Затем в моей голове смутной кляксой начинает всплывать прежний образ этой сонной комнаты – и вот я уже понимаю, отчего она вдруг показалась мне совершенно чужой. Здесь неестественно тихо. Прежде гостиная всегда была до краев заполнена озером звуков и ритмом движений. Подобно суетному муравейнику, комната жила своей собственной жизнью: здесь мы ужинали и отдыхали, здесь же играли в настольные игры и слушали музыку, здесь разговаривали, пили чай, смеялись, спорили и засыпали. Отныне же она наполнена лишь глухой тишиной. Казалось, в окна однажды постучало капризное время, впорхнуло внутрь и, накинув невесомую пелену беззвучной пустоты, усыпило каждый предмет.

Неожиданно свалившееся на меня чувство ностальгии заставляет начать неторопливо кружиться по комнате в робкой надежде вернуть ей былое дыхание. Я поднимаю ослабленные руки и толкаю ими черничные облака вечернего воздуха. Закрываю глаза и представляю себя не тут – в клетушке небольшой комнаты, а на балу в окружении блеска огней и скользких взглядов. Я надела особенное платье, оно напоминает мне белые крылья морской птицы, ведь его легкая юбка взлетает в небо так же неистово и быстро, а после тихо кружится в вальсе воздуха и дыма. И вот уже полностью погрузившись в удивительный мир танца, я четко соблюдаю ритм, и мое расслабленное тело движется в такт воображаемой музыке, и вдруг звук маминого голоса возвращает меня к реальности.
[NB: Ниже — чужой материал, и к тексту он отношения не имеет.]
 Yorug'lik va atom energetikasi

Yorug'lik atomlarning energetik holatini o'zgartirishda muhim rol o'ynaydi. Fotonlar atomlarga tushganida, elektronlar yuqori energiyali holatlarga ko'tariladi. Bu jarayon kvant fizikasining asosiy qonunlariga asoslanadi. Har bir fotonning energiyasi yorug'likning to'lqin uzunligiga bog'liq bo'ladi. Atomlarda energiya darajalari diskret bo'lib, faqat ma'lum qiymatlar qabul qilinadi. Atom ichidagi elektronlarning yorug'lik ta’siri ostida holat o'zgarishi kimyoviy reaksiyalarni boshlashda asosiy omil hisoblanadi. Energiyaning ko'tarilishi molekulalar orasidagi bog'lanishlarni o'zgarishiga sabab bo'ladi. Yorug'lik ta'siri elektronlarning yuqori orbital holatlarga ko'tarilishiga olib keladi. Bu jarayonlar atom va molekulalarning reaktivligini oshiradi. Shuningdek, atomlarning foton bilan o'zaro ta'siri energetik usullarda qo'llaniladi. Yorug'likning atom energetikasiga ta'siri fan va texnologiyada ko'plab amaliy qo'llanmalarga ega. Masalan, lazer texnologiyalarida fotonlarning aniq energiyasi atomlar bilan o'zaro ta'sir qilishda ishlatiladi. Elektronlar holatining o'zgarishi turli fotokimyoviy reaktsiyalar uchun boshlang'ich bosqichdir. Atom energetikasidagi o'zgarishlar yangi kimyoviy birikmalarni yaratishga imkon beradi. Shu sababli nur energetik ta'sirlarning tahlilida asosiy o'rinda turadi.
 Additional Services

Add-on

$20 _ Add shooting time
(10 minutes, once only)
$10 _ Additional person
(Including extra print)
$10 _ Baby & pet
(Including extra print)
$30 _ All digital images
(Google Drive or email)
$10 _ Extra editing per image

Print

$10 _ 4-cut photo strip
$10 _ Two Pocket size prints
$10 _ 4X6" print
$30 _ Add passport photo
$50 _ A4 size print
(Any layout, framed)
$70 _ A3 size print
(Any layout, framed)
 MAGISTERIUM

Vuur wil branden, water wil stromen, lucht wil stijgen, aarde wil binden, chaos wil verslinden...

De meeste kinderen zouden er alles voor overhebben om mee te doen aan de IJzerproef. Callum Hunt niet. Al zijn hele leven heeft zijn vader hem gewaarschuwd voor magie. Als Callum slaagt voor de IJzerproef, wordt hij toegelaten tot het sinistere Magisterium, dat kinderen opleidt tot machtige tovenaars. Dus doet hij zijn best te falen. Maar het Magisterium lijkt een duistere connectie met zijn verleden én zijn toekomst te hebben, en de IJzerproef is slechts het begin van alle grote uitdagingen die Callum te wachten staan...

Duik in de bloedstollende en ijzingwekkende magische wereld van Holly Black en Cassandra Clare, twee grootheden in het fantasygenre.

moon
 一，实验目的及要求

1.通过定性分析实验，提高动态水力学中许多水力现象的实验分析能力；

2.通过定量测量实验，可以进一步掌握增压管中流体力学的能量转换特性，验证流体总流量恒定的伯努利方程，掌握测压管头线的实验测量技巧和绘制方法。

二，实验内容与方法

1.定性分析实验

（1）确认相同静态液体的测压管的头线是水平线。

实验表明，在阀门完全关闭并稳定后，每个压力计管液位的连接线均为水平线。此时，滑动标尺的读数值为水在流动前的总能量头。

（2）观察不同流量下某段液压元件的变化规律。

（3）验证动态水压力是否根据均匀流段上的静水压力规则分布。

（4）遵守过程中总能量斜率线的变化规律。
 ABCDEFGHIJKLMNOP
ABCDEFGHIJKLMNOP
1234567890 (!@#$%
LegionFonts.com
– Ты очень красиво и, главное, вдохновенно танцуешь, и я бы, наверное, смогла наблюдать за тобой вечность, но знаешь, я пришла спросить, может быть, ты попьешь чай вместе с нами. Поговорим…

– Э-э-э-э… Я не знала, что это кто-то видит. Я просто вспомнила… ну ладно. Действительно, что же это я, может, и вправду испить с вами чаю.

– Пойдем, там у бабушки есть замечательный яблочный пирог, как раз такой, какой ты любишь больше всего на свете, – игриво добавляет мама.

– Иногда кажется, что я смогла бы продать душу только за то, чтобы еще раз его отведать, – с улыбкой отвечаю я.

                                           * * *

С неистовой жадностью я откусываю огромный кусок бабушкиного пирога. Теплый его аромат растекается по кухне призраком ушедшего детства. Лето, вплетенное в пшеничные косы, давно дремало в коридорах памяти, теперь же испуганно встрепенулось и задышало. Я вслух восхищаюсь отменным вкусом пирога, а также мастерством того человека, кто его сотворил. Бабушка застенчиво улыбается и напоминает мне, где именно она научилась его готовить. Это произошло на нашей даче, когда в жаркие летние дни казалось невозможным съесть что-то тяжелее сладкого яблочного пирога.

В течение всей своей недолгой жизни я была уверена, что наша дача – место, где начинается этот мир. Энергия здесь обретает материю, но здесь же вновь распадается на атомы. Отсюда все выходит и сюда возвращается. Я помню, как в конце сезона меня посещала невероятная радость от того, что мы покидаем это магическое место до следующего лета, а позже – с наступлением зимы – охватывала безжалостная ностальгия, и единственно желанной казалась лишь возможность незамедлительно вновь очутиться там. В темноте захмелевшей ночи посидеть втроем напротив небольшого костра. Поковырять его железной кочергой, поговорить о вечном, заглянуть в ледяной океан звездного неба и снова почувствовать себя прежней – свободной и крошечной. Ненасытный мир застывает вокруг ослепительно прекрасной декорацией, а ты вдыхаешь и не выдыхаешь после: льдом сковано твое нутро, но лед этот не хоронит, он пробуждает к жизни. И ты не замерзаешь изнутри, ты просто перестаешь стареть. Хрустальными пальцами крепко ухватив момент, ты более не можешь стереть его безжалостным ластиком времени.